Das ist Sextortion oder Sexpressung
Diese Bezeichnung setzt sich aus den englischen Wörtern Sex und Extortion, das heißt Erpressung, zusammen. Bei Sextortion lernt der Betroffene zunächst eine fremde Person über ein soziales Netzwerk wie Twitter, Snapchat, Instagram oder Facebook kennen. Der Betroffene und die fremde Person kommunizieren miteinander. Die fremde Person versucht das Gespräch dann möglichst schnell auf einen Videoanruf zu lenken. Sie versucht die betroffene Person zu überreden, sich vor der Webcam auszuziehen und sexuelle Handlungen an sich selbst vorzunehmen. Dann zeichnen die Betrüger den Videoanruf auf. Sie drohen im Anschluss daran, dieses Video oder Bild im Internet zu veröffentlichen, falls der geforderte Geldbetrag nicht gezahlt würde.

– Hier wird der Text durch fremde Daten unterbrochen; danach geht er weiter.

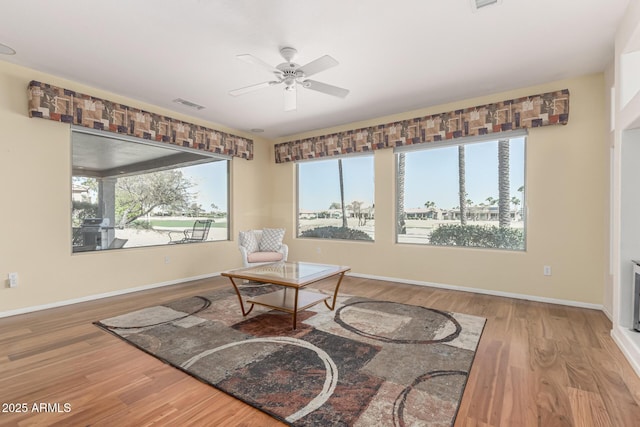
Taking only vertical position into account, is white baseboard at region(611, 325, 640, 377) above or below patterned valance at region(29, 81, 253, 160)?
below

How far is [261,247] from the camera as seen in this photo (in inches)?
200

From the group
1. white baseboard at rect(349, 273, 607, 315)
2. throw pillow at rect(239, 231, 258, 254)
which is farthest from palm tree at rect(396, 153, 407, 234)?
throw pillow at rect(239, 231, 258, 254)

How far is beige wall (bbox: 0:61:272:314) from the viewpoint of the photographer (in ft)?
10.3

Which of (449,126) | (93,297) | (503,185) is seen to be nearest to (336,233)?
(449,126)

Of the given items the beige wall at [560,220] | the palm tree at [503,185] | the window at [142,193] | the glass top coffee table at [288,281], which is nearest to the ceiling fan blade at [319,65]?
the glass top coffee table at [288,281]

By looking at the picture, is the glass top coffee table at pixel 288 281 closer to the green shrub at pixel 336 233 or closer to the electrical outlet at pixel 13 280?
the green shrub at pixel 336 233

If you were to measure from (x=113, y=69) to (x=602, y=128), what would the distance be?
18.3 ft

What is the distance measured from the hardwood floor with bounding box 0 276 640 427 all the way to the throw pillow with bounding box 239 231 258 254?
7.05 feet

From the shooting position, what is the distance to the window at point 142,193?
379 cm

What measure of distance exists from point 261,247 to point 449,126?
11.7 ft

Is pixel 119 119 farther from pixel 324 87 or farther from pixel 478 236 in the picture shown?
pixel 478 236

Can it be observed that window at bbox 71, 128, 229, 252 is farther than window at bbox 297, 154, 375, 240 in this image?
No

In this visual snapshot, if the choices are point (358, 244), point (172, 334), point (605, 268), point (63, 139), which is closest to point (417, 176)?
point (358, 244)

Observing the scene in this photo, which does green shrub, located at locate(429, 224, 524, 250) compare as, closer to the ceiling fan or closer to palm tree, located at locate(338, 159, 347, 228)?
palm tree, located at locate(338, 159, 347, 228)
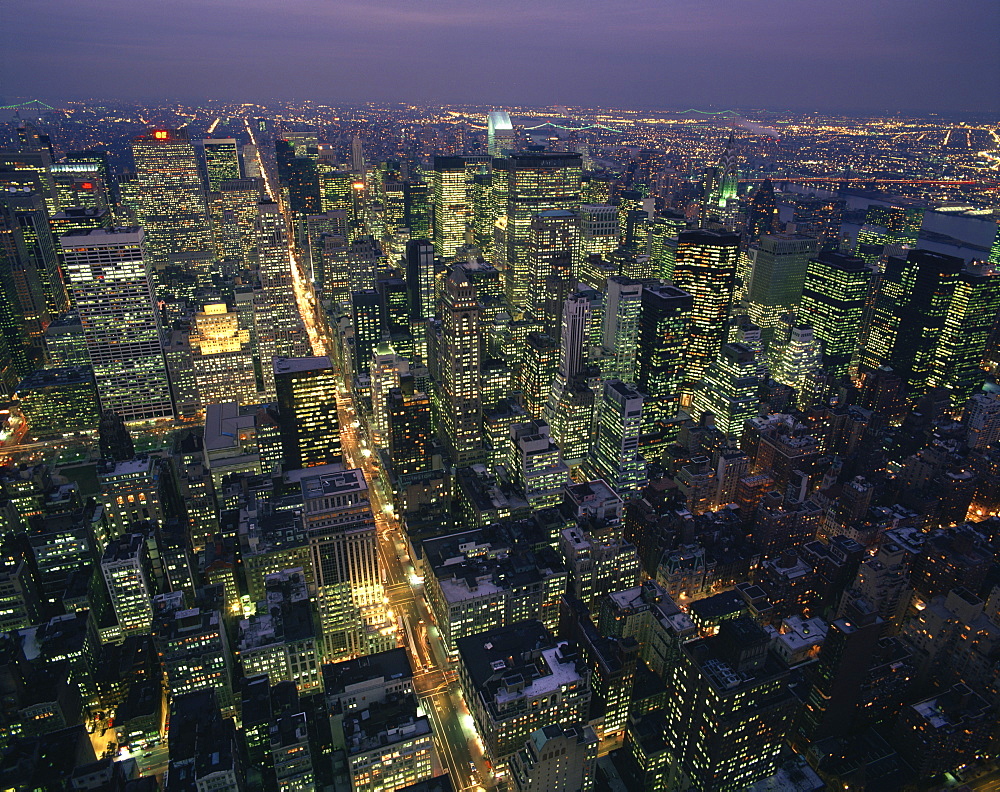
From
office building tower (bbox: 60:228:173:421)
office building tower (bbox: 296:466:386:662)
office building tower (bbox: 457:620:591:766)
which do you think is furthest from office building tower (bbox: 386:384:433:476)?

Drohungen per E-mail können auch Teil der Sex-Erpressung sein
Bei einer anderen Variante von Sextortion verschicken die Täter an ihre Opfer per E-Mail ein Erpresserschreiben, in dem sie behaupten, von ihrem Opfer kompromittierende Sexvideos aufgenommen zu haben und dann Geldbeträge fordern, damit diese dann nicht veröffentlicht werden. Häufig werden derartige E-Mails massenweise ohne konkretes Ziel als Spam-Mails verschickt.
So können Sie sich vor sexueller Erpressung schützen
- Nehmen Sie keine Freundschaftsanfragen von fremden Personen an
- Prüfen Sie regelmäßig Ihre Account- und Privatsphäreeinstellungen
- Seien Sie zurückhaltend mit der Veröffentlichung persönlicher Daten wie Anschrift, Geburtsdatum oder Arbeitgeber.
- Stimmen Sie nicht vorschnell einem Videochat zu.
- Im Zweifel: kleben Sie die Chatkamera zunächst ab, um lediglich verbal zu kommunizieren und das Geschehen zu beobachten.Stimmen Sie keinen Entblößungen oder intimen Handlungen in Videochats zu, wenn Sie die Person erst seit kurzem kennen.
- Halten Sie Betriebs- sowie Virenschutzsysteme auf Ihren online-genutzten Endgeräten wie Smartphone, Laptop, Tablet oder Computer immer auf dem aktuellen Stand, um sich vor Schadsoftware, sogenannter Malware, zu schützen. Es gibt Malware, die Ihre Webcam problemlos aktiviert und Sie damit jederzeit filmen kann.
Das sollten Sie bei einer Erpressung tun
- Überweisen Sie kein Geld. Die Erpressung hört nach der Zahlung meist nicht auf.
- Erstatten Sie Anzeige bei der Polizei.
- Kontaktieren Sie den Betreiber der Seite und veranlassen Sie, dass das Bildmaterial gelöscht wird. Nicht angemessene Inhalte kann man dem Seitenbetreiber über eigens hierfür eingerichtete Buttons melden.
- Brechen Sie den Kontakt zu der anonymen Person sofort ab, reagieren Sie nicht auf Nachrichten.
- Sichern Sie die Chatverläufe und Nachrichten mittels Screenshot.
- Ist es bereits zu spät und Sie haben bereits eine Überweisung getätigt, kontaktieren sie schnellstmöglich ihren Kreditkartenanbieter oder ihre Bank. Es ist eventuell noch eine Rückholung des Geldes möglich. Wenn das Geld bereits auf dem Zielkonto eingegangen ist, kann diese Bank kontaktiert werden.